POPEN(3) OpenBSD Programmer's Manual POPEN(3)NAME
popen, pclose - process I/O
SYNOPSIS
#include <stdio.h>
FILE *
popen(const char *command, const char *type);
int
pclose(FILE *stream);
DESCRIPTION
The popen() function ``opens'' a process by creating a pipe, forking, and
invoking the shell. Since a pipe is by definition unidirectional, the
type argument may specify only reading or writing, not both; the
resulting stream is correspondingly read-only or write-only.
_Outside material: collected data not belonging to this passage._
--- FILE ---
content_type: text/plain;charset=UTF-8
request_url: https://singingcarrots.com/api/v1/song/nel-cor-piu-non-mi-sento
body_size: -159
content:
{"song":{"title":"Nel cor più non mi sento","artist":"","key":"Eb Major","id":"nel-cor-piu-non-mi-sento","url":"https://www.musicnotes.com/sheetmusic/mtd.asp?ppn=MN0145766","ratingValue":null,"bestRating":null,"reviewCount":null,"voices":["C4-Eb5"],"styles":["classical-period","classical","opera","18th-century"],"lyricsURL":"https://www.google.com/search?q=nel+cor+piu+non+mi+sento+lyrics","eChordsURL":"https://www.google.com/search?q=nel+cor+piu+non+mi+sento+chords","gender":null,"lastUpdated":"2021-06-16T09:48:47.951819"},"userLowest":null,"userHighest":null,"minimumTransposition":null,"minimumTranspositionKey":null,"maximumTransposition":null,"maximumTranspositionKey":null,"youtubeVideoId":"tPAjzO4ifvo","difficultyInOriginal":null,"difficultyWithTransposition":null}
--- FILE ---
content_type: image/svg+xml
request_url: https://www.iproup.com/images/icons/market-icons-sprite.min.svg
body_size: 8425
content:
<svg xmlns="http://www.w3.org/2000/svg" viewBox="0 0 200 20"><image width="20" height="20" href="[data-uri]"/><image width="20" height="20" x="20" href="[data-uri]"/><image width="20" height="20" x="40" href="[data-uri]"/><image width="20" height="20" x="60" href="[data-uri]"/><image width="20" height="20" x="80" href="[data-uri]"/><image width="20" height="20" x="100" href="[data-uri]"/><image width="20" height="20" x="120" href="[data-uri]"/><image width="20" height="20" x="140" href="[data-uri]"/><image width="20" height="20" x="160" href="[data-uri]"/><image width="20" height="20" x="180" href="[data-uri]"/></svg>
The command argument is a pointer to a NUL-terminated string containing a
shell command line. This command is passed to /bin/sh using the -c flag;
interpretation, if any, is performed by the shell. The type argument is
a pointer to a NUL-terminated string which must be either "r" for reading
or "w" for writing.
The return value from popen() is a normal standard I/O stream in all
respects except that it must be closed with pclose() rather than
fclose(3). Writing to such a stream writes to the standard input of the
command; the command's standard output is the same as that of the process
that called popen(), unless this is altered by the command itself.
Conversely, reading from a ``popened'' stream reads the command's
standard output, and the command's standard input is the same as that of
the process that called popen().
Note that popen() output streams are fully buffered by default. In
addition, fork handlers established using pthread_atfork(3) are not
called when a multithreaded program calls popen().
The pclose() function waits for the associated process to terminate and
returns the exit status of the command as returned by wait4(2).
RETURN VALUES
The popen() function returns NULL if the fork(2) or pipe(2) calls fail,
or if it cannot allocate memory.
The pclose() function returns -1 if stream is not associated with a
``popened'' command, if stream already ``pclosed'', or if wait4(2)
returns an error.
ERRORS
The popen() function does not reliably set errno.
SEE ALSOsh(1), fork(2), pipe(2), wait4(2), fclose(3), fflush(3), fopen(3),
stdio(3), system(3)HISTORY
A popen() and a pclose() function appeared in Version 7 AT&T UNIX.
BUGS
Since the standard input of a command opened for reading shares its seek
offset with the process that called popen(), if the original process has
done a buffered read, the command's input position may not be as
expected. Similarly, the output from a command opened for writing may
become intermingled with that of the original process. The latter can be
avoided by calling fflush(3) before popen().
Failure to execute the shell is indistinguishable from the shell's
failure to execute command, or an immediate exit of the command. The
only hint is an exit status of 127.
The popen() argument always calls sh(1).